[Stored data]
Content starts
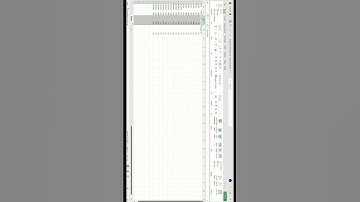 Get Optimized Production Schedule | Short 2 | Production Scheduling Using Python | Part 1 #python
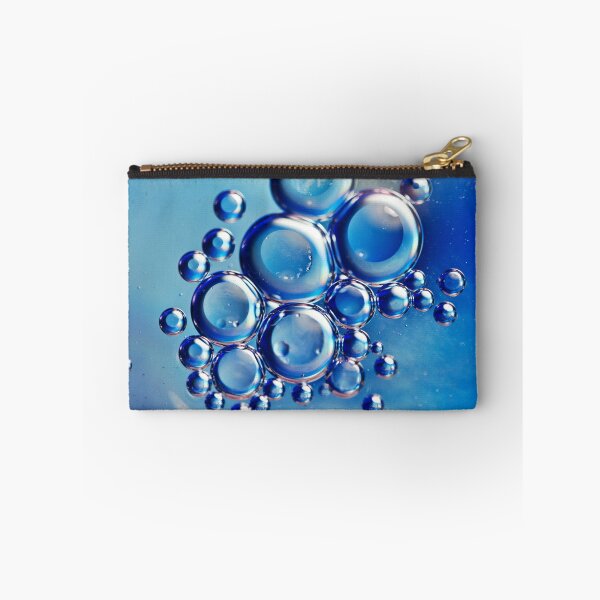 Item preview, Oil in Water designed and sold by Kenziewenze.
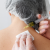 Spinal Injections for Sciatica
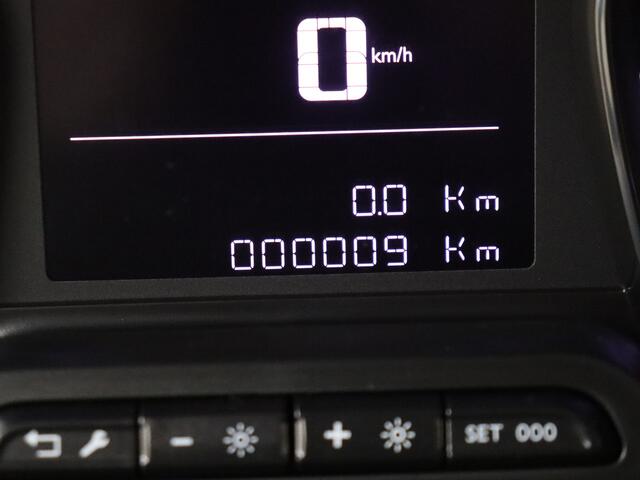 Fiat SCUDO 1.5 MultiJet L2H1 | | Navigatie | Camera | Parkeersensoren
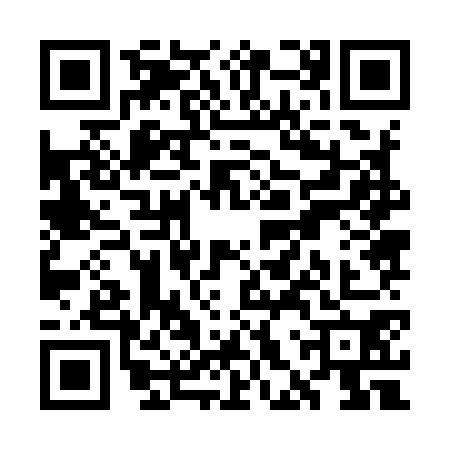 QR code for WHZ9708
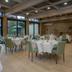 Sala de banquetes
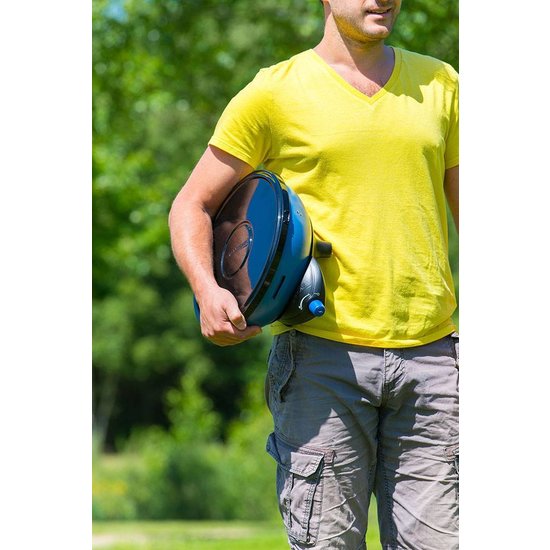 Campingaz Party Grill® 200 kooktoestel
Content ends
- _ACTIVITY_: Take the line that contains "Spinal Injections for Sciatica" and every line after it to the end of the records above; quote them exactly, leaving out the pictures.

- _TASK OUTPUT_:
 Spinal Injections for Sciatica
 Fiat SCUDO 1.5 MultiJet L2H1 | | Navigatie | Camera | Parkeersensoren
 QR code for WHZ9708
 Sala de banquetes
 Campingaz Party Grill® 200 kooktoestel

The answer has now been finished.